Even if the formation of free radicals by ionizing radiation as a cause of cancer is excluded, because the mobile radio frequencies are very far away from the frequencies of ionizing radiation, this is not proof of the non-existence of an influence - because such evidence is empirically not possible in any research field in the world. That is why there were a number of larger surveys that examined the connection between cell phone radiation and cancer.

Of particular importance here is a Danish cohort study that has accompanied the majority of all cell phone users for several decades. It is particularly valuable because it a) comprises a substantial part of the cell phone users, i.e. it wasn't the case that at-risk parts of the population were somehow systematically excluded from the study b) it was a proper field study, not only under measuring under unrealistic laboratory conditions, and c) the observations took place over an extremely long period of time - they started in 1982 and lasted until 2007.

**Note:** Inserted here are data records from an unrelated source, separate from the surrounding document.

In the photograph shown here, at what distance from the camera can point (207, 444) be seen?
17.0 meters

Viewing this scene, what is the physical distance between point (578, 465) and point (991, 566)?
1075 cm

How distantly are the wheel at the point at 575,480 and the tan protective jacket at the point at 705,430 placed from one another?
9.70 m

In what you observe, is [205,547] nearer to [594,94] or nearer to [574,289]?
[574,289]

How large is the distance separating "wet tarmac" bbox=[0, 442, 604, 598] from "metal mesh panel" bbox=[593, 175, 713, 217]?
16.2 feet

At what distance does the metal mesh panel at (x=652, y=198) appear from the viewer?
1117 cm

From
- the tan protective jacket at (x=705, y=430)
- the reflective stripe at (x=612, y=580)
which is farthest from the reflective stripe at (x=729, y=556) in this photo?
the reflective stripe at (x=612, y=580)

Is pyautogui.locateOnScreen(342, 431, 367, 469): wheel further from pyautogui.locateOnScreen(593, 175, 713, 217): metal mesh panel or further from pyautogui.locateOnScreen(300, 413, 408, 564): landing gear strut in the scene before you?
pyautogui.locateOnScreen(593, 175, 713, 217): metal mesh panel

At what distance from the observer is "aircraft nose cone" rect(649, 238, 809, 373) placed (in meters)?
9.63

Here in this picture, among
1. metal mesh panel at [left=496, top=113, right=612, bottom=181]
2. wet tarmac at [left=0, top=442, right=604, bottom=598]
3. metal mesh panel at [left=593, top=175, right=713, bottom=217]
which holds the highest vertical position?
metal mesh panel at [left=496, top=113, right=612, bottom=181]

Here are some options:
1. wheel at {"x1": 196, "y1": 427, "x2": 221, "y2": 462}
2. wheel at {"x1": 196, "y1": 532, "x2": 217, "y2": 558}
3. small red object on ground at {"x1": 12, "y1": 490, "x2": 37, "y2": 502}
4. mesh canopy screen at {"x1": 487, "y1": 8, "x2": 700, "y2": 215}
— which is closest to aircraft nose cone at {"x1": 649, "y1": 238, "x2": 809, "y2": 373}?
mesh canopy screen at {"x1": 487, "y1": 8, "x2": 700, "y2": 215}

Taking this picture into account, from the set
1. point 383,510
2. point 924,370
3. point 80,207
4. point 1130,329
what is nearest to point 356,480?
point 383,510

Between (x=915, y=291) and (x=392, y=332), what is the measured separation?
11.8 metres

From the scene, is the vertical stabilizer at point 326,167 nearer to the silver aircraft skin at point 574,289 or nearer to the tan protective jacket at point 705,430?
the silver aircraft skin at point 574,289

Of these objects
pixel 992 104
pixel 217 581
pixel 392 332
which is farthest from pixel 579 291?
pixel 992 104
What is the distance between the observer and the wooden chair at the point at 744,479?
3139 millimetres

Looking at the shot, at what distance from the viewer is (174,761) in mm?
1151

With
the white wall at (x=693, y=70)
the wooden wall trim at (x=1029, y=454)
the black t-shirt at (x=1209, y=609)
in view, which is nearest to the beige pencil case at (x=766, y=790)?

The result: No increased cancer diseases could be detected (source).

Conclusion: Does 5G radiation make you sick?

Most likely not. There will certainly not be any strong effects: the frequencies used have been in use for decades, sometimes with thousands of times the radiation power (e.g. from analogue radio and television towers) - without any demonstrable effects.

In addition, the range of 5G base stations and mobile devices is very short because the radiation is strongly absorbed by the environment. The 5G network will therefore consist of many weak stations instead of fewer strong ones. This will further reduce the individual maximum exposure.

Nevertheless, as with all technologies, the precautionary principle should be applied here: putting the cell phone on your bedside table into flight mode only takes a second and has no further disadvantages - so you shouldn't get out of that habit even with the 5th generation.